= Beginning of Section =

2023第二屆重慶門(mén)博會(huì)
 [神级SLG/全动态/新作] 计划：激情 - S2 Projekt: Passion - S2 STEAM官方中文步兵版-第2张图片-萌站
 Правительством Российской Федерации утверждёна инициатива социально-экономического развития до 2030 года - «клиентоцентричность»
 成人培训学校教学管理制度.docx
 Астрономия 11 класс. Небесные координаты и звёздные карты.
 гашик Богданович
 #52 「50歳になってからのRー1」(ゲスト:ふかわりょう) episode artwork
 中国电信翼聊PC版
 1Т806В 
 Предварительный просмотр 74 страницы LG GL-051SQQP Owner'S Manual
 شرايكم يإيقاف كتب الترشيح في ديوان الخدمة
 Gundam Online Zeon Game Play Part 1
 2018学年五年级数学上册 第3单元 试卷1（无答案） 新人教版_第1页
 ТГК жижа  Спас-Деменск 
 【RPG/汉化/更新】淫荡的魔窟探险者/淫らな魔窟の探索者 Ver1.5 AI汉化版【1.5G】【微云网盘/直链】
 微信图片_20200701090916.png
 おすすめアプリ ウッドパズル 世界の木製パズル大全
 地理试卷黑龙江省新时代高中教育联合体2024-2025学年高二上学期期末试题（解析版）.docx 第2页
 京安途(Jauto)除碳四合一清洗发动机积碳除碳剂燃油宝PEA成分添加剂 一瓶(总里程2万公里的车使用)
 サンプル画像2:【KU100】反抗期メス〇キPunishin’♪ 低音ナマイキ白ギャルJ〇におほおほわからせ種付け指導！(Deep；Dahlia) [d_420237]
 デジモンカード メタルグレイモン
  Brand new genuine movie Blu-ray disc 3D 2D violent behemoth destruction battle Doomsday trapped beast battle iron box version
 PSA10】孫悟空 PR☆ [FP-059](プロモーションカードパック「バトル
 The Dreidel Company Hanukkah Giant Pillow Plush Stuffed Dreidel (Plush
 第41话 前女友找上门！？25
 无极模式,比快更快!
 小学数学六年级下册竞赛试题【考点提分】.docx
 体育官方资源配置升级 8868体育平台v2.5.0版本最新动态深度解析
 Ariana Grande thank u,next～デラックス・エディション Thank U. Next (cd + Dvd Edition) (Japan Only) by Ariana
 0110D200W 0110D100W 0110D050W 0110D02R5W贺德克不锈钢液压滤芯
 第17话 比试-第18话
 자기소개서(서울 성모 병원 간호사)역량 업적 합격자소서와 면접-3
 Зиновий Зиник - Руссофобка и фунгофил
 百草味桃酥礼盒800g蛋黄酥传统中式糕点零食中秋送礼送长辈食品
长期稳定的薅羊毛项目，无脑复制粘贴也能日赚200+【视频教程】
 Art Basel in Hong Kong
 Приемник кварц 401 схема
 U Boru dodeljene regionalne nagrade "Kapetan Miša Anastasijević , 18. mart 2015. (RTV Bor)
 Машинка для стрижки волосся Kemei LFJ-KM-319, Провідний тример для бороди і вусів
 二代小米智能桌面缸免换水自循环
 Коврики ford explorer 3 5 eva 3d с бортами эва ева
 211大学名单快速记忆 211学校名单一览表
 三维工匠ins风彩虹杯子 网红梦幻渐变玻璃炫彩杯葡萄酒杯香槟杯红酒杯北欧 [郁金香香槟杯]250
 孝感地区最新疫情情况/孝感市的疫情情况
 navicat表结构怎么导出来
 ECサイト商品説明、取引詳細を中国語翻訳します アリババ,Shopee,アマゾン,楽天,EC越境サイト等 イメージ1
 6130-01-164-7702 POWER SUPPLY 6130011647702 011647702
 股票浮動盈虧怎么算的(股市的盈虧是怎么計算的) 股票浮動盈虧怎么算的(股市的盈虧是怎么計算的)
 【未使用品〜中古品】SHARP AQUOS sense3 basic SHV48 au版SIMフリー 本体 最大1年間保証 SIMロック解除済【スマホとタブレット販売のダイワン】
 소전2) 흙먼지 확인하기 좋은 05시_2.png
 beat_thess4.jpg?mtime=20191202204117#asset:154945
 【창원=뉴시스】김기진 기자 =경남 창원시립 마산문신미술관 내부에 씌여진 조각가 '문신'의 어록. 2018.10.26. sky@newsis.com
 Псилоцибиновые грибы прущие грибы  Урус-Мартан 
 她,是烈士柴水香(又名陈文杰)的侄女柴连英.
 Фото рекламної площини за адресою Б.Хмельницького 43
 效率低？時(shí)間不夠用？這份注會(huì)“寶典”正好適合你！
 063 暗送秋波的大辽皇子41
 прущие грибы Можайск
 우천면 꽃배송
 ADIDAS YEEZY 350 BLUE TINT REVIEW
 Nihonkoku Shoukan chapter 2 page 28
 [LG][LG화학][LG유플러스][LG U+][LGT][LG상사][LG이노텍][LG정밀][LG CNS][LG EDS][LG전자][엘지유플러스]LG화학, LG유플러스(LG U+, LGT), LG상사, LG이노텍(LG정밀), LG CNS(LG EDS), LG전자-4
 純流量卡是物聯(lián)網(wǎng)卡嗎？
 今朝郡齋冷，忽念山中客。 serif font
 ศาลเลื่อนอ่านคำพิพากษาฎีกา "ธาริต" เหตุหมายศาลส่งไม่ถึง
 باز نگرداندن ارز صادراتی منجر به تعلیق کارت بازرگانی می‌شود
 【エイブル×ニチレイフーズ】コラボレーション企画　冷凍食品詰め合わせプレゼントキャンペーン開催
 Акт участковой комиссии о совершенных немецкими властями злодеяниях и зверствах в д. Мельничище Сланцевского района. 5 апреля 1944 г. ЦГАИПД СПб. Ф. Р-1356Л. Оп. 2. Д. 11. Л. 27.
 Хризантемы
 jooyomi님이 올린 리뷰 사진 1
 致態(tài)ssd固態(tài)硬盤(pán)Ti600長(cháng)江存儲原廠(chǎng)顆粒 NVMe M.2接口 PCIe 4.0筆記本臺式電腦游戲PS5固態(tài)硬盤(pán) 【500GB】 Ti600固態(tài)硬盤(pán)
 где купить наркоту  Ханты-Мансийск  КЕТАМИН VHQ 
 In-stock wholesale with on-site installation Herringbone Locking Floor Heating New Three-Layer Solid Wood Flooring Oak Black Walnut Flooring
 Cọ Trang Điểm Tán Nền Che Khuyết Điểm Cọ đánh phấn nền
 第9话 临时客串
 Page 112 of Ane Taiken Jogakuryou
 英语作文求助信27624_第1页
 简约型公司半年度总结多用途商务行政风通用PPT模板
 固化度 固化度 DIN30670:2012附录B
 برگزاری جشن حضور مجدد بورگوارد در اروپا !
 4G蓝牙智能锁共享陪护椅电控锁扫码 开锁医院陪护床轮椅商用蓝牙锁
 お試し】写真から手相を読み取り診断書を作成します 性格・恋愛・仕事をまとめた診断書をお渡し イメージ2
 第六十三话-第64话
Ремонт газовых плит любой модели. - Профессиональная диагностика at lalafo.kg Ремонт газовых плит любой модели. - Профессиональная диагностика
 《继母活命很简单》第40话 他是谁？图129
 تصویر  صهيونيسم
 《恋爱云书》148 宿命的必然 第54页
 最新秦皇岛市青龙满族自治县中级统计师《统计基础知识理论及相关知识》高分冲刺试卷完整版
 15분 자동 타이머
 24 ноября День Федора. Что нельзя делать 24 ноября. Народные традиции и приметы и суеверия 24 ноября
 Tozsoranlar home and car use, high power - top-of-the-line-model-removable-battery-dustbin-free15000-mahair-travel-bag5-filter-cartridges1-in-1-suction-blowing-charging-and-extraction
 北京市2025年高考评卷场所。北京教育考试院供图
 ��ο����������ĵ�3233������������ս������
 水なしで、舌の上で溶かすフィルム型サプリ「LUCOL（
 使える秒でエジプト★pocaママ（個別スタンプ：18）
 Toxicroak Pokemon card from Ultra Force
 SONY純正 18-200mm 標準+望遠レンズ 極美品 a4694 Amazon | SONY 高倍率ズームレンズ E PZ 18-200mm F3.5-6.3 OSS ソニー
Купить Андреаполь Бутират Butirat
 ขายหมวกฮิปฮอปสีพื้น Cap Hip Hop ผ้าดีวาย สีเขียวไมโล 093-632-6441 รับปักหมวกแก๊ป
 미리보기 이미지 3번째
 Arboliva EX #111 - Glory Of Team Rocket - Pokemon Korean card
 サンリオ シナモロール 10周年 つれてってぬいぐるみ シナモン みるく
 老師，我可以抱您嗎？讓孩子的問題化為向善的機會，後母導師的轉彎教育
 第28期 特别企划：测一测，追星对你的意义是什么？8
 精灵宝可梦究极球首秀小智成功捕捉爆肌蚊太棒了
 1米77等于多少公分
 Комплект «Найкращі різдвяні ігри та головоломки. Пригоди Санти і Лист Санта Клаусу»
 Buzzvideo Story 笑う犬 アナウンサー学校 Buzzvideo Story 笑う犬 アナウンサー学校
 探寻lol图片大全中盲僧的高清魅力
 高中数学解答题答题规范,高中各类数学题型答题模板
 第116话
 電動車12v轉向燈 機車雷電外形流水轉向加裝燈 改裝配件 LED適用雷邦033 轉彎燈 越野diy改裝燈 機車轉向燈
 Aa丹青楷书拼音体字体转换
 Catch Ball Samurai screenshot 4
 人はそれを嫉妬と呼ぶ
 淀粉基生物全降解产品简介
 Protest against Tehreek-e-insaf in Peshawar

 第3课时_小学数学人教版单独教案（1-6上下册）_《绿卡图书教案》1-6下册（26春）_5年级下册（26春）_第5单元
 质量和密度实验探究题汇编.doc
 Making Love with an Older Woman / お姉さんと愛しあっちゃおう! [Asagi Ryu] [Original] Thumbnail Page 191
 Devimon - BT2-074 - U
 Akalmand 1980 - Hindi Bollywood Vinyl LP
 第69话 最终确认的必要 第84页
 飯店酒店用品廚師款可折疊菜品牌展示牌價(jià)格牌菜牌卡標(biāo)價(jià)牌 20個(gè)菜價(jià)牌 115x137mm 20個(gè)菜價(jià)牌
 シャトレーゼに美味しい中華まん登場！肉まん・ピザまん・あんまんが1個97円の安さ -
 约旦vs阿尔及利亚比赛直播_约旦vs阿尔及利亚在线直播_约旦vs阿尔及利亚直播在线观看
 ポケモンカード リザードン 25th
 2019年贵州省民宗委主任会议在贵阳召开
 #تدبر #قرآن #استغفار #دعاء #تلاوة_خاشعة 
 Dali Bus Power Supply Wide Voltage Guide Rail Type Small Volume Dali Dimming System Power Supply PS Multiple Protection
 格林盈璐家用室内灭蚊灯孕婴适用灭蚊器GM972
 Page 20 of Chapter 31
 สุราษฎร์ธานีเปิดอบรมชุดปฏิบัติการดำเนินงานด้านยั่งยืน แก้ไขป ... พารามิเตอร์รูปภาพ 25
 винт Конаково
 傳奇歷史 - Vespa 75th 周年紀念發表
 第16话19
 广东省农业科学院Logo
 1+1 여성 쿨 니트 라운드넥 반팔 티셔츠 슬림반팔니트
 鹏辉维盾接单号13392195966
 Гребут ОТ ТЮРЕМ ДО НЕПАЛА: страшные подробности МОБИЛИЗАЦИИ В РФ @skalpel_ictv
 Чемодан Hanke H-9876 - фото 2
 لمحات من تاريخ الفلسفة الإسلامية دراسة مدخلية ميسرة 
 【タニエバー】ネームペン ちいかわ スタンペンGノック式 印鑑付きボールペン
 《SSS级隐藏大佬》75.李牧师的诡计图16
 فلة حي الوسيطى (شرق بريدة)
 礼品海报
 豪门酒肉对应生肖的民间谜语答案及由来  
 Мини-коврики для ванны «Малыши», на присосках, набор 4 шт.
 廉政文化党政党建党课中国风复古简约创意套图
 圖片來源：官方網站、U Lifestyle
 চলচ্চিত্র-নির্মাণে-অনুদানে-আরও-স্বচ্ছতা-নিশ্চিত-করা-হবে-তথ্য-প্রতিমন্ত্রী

= End of Section =

→ **What is required**:
Please make an exact copy of the lines above from the line with "4G蓝牙智能锁共享陪护椅电控锁扫码 开锁医院陪护床轮椅商用蓝牙锁" through the line with "第28期 特别企划：测一测，追星对你的意义是什么？8", both ends included.

→ **The completed task**:
 4G蓝牙智能锁共享陪护椅电控锁扫码 开锁医院陪护床轮椅商用蓝牙锁
 お試し】写真から手相を読み取り診断書を作成します 性格・恋愛・仕事をまとめた診断書をお渡し イメージ2
 第六十三话-第64话
Ремонт газовых плит любой модели. - Профессиональная диагностика at lalafo.kg Ремонт газовых плит любой модели. - Профессиональная диагностика
 《继母活命很简单》第40话 他是谁？图129
 تصویر  صهيونيسم
 《恋爱云书》148 宿命的必然 第54页
 最新秦皇岛市青龙满族自治县中级统计师《统计基础知识理论及相关知识》高分冲刺试卷完整版
 15분 자동 타이머
 24 ноября День Федора. Что нельзя делать 24 ноября. Народные традиции и приметы и суеверия 24 ноября
 Tozsoranlar home and car use, high power - top-of-the-line-model-removable-battery-dustbin-free15000-mahair-travel-bag5-filter-cartridges1-in-1-suction-blowing-charging-and-extraction
 北京市2025年高考评卷场所。北京教育考试院供图
 ��ο����������ĵ�3233������������ս������
 水なしで、舌の上で溶かすフィルム型サプリ「LUCOL（
 使える秒でエジプト★pocaママ（個別スタンプ：18）
 Toxicroak Pokemon card from Ultra Force
 SONY純正 18-200mm 標準+望遠レンズ 極美品 a4694 Amazon | SONY 高倍率ズームレンズ E PZ 18-200mm F3.5-6.3 OSS ソニー
Купить Андреаполь Бутират Butirat
 ขายหมวกฮิปฮอปสีพื้น Cap Hip Hop ผ้าดีวาย สีเขียวไมโล 093-632-6441 รับปักหมวกแก๊ป
 미리보기 이미지 3번째
 Arboliva EX #111 - Glory Of Team Rocket - Pokemon Korean card
 サンリオ シナモロール 10周年 つれてってぬいぐるみ シナモン みるく
 老師，我可以抱您嗎？讓孩子的問題化為向善的機會，後母導師的轉彎教育
 第28期 特别企划：测一测，追星对你的意义是什么？8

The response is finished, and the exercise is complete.